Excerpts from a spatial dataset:
-- start --

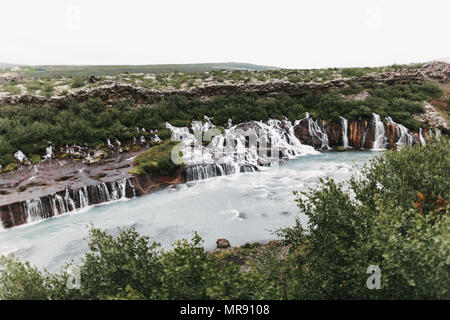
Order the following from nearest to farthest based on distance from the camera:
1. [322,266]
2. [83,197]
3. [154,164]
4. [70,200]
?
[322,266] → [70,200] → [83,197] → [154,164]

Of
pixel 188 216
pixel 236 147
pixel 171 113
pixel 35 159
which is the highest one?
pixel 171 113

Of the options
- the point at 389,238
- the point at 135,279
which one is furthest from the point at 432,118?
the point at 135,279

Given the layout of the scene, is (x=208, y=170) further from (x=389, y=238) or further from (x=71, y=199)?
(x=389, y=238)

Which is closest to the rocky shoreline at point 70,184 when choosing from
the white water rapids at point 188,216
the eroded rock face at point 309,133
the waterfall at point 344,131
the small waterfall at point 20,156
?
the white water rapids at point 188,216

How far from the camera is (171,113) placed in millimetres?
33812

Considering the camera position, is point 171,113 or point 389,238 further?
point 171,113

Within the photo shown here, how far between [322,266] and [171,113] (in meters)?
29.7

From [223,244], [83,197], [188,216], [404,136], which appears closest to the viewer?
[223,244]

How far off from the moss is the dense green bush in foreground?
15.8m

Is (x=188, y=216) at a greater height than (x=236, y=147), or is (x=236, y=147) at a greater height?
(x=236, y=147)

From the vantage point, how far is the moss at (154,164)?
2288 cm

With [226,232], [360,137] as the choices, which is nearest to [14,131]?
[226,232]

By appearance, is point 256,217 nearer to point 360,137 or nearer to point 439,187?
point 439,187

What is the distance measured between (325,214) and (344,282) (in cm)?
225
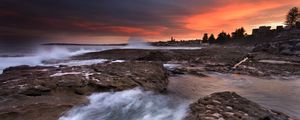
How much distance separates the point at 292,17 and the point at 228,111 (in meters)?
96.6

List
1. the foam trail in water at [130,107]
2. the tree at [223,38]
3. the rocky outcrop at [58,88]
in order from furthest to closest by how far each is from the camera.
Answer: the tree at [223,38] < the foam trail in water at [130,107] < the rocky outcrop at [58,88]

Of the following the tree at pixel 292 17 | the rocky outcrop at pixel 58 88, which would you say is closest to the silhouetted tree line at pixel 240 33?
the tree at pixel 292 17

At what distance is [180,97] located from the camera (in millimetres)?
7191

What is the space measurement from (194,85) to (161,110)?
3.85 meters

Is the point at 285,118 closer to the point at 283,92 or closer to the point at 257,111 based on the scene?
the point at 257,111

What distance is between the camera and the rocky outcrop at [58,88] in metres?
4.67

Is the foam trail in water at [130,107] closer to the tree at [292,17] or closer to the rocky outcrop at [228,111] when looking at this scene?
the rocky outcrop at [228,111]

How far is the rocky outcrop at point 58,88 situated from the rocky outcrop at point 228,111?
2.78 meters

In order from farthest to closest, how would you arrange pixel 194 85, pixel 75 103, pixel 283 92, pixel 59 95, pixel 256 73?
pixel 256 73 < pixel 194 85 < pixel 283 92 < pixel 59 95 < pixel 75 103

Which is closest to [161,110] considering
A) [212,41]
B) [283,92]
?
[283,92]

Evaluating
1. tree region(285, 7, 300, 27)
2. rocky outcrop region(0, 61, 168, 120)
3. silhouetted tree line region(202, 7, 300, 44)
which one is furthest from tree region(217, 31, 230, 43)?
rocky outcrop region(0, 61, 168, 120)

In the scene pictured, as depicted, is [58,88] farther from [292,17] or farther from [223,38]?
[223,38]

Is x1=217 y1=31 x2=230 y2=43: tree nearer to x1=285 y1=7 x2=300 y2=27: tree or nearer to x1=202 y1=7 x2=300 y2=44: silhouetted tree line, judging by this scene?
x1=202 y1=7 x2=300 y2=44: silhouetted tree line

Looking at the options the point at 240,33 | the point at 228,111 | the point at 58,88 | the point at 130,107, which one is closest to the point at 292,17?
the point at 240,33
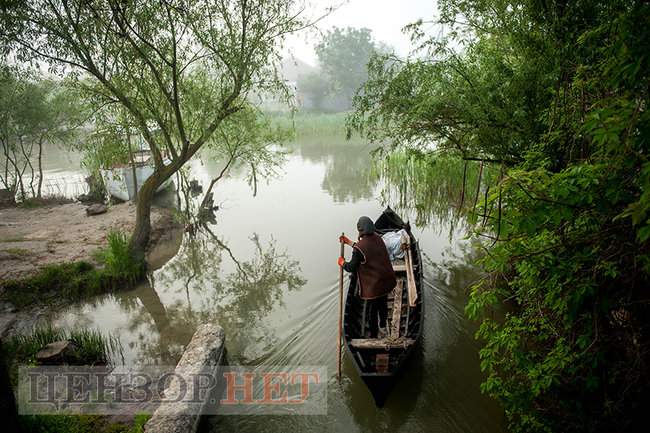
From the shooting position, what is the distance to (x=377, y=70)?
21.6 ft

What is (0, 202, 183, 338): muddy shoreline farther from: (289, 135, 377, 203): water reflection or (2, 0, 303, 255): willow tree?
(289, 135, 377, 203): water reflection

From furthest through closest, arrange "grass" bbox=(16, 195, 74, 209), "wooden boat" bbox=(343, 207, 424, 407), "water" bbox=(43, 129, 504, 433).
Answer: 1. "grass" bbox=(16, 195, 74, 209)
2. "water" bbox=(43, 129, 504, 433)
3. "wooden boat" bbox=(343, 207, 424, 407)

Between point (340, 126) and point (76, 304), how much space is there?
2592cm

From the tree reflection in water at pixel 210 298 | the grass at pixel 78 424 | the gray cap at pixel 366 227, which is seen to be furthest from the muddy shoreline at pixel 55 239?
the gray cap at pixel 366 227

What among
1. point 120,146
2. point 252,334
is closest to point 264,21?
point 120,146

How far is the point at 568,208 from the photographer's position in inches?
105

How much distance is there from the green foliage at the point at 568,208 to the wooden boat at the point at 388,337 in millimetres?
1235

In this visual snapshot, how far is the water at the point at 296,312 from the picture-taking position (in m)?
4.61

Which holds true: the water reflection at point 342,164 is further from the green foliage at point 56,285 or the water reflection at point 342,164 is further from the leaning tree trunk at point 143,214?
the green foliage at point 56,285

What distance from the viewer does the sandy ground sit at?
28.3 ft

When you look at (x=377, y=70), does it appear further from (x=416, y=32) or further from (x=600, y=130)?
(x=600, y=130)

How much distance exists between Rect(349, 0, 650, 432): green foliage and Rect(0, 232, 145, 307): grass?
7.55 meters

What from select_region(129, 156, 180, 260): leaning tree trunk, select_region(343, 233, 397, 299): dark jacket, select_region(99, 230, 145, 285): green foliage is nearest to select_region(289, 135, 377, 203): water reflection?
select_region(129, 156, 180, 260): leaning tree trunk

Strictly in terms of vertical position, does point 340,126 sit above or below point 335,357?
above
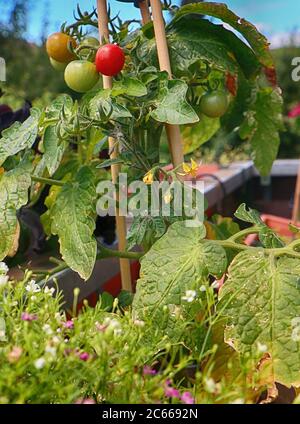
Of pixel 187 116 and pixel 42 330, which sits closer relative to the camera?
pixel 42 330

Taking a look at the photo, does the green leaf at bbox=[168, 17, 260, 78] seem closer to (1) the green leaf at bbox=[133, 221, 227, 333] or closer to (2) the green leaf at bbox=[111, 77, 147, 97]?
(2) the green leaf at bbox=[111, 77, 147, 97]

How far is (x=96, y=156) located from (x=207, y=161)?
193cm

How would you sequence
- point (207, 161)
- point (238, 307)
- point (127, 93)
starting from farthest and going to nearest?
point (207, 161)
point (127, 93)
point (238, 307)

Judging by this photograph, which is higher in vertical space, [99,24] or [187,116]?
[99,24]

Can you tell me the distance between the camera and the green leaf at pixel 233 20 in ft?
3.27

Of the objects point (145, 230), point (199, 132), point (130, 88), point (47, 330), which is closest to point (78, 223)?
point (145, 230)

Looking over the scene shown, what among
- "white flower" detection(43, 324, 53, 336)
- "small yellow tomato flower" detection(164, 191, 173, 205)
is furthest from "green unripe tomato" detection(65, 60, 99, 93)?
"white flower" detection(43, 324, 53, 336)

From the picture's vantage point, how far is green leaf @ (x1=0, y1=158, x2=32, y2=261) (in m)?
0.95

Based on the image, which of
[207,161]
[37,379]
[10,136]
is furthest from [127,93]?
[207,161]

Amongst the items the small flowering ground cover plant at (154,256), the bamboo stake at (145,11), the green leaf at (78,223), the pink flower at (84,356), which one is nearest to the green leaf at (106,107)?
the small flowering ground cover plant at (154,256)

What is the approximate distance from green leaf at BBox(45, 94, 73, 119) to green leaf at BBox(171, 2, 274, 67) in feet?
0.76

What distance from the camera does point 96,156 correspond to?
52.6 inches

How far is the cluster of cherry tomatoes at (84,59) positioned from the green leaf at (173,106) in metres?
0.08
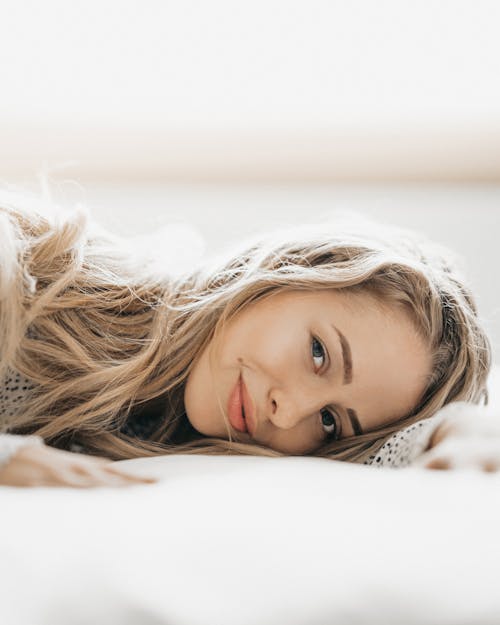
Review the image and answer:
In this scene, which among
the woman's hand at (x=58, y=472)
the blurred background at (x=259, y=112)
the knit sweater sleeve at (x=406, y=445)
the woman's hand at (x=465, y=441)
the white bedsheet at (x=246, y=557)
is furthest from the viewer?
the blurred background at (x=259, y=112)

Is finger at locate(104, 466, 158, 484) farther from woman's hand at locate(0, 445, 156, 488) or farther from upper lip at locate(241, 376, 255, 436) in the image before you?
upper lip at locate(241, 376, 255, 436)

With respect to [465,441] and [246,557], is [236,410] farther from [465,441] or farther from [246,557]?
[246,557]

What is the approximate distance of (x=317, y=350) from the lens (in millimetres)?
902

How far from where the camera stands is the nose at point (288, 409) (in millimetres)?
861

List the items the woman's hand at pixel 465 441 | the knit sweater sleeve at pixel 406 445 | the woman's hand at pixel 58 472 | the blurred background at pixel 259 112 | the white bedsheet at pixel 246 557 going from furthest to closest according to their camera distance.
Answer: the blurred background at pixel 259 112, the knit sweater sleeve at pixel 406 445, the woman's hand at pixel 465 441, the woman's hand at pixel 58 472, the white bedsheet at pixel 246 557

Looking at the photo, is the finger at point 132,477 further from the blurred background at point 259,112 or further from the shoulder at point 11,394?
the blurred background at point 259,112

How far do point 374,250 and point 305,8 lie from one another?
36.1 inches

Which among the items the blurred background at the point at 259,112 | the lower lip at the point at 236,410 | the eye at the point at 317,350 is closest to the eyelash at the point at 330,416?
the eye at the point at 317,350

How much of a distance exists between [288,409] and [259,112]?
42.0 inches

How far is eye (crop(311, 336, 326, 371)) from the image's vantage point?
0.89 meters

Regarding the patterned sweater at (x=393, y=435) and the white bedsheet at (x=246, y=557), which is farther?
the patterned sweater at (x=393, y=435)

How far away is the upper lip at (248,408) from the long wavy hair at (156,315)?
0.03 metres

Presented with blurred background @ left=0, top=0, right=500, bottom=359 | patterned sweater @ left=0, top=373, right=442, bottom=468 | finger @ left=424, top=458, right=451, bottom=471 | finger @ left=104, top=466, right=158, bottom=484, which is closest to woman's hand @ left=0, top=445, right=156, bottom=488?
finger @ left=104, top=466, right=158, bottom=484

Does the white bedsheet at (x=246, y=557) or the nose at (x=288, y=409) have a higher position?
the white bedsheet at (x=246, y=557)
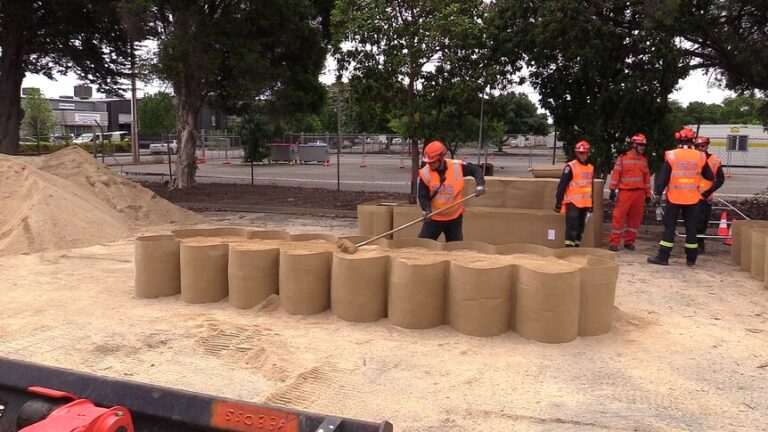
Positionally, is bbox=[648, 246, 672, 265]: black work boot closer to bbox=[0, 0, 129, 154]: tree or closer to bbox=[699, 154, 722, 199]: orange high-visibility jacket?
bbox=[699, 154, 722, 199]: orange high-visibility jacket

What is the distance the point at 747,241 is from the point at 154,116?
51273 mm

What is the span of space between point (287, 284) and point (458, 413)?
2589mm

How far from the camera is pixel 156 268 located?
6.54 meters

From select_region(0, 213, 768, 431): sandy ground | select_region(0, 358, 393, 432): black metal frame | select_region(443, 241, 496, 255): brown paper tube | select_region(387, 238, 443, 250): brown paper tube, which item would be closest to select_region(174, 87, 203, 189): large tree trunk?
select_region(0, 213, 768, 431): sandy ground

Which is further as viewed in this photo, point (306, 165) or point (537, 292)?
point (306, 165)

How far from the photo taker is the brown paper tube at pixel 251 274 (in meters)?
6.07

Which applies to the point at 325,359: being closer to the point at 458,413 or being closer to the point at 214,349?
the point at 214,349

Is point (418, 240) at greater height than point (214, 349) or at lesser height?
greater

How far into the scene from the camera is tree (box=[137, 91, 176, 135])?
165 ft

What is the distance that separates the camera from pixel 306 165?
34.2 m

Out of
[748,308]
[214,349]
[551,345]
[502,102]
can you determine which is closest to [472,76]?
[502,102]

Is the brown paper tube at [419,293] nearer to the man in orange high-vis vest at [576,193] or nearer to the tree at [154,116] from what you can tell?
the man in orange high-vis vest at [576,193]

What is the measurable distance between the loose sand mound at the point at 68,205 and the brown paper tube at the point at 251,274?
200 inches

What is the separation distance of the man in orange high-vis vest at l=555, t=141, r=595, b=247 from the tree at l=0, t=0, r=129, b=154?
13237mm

-- end --

STATED GOAL
Only the lines from the one holding "What is the distance that" through the end of the listing should be given again, exactly and with both ends included.

TASK RESPONSE
What is the distance that separates the camera from pixel 306 165?
34.2 m

Out of
[748,308]
[214,349]
[551,345]
[502,102]
can you determine which is closest to [472,76]?
[502,102]

Is the brown paper tube at [419,293] nearer to the man in orange high-vis vest at [576,193] or nearer to the tree at [154,116] from what you can tell?
the man in orange high-vis vest at [576,193]

What is the measurable distance between the loose sand mound at the point at 68,205 and the brown paper tube at the point at 251,274?
200 inches

What is the separation distance of the man in orange high-vis vest at l=555, t=141, r=595, b=247 from the tree at l=0, t=0, r=129, b=154?
13237mm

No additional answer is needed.